Denn das ist ganz wichtig: am besten immer gleich nach der Probennahme die Bodenprobe in der MICROBELIX-Datenbank registrieren, damit wir wissen was ihr uns schickt und von wo genau. Dafür kann man einfach mit dem Smartphone den QR-Code scannen, der auf jedem Probenbeutel aufgedruckt ist, oder die Webseite besuchen. Zugegeben, dafür braucht es Handyempfang, was nicht immer an allen Stellen draußen in der freien Natur gegeben ist (das wird sich übrigens mit der neuen MICROBELIX-App verbessern, die derzeit in Entwicklung ist). Notfalls kann man die Bodenproben-Registrierung auch nachträglich zu Hause am Computer erledigen, und auf der Karte den passenden Ort aus der Erinnerung anklicken. Und falls alle digitalen Methoden versagen, liegen dem Probenkit noch ganz klassisch ein Stift und Notizzettel bei, um den Probenort und die Details der Bodenprobe einfach schriftlich zu vermerken. Der Transport der Bodenproben ins Labor auf dem Postweg klappt übrigens besonders einfach und kostenlos in der blauen Schachtel – Porto zahlt Empfänger. Am besten die Schachtel aber vor dem einwerfen in den Briefkasten zukleben; tatsächlich ist dafür der blaue Sticker mit dem passenden Motto „Ab ins Labor!“ gedacht.

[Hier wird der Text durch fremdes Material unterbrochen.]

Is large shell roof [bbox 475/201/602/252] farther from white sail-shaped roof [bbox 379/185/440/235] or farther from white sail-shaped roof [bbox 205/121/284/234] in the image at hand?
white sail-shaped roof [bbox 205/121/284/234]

Wir sind schon gespannt, was in eurer nächsten Probe sein wird – welchen interessanten Teil der mikrobiellen Schatzkiste ihr uns sozusagen in der blauen Schachtel liefert. Wir melden uns später bei euch, wie die Schatzsuche ausging ...

Microbelix – mikrobielle Artenvielfalt im Saarland

Das Preisträger*innen-Projekt 2023-2024 „Microbelix – mikrobielle Artenvielfalt im Saarland“ untersucht gezielt Räume mit besonders hoher biologischer Diversität. Hierzu sammeln Bürger*innen im Rahmen geführter Touren Bodenproben. Mittels moderner DNA-basierter Labormethoden soll die mikrobielle Artenvielfalt sichtbar gemacht und nach neuen Bakterien gesucht werden, die beispielsweise für die Entwicklung neuer Medikamente wichtig sein könnten.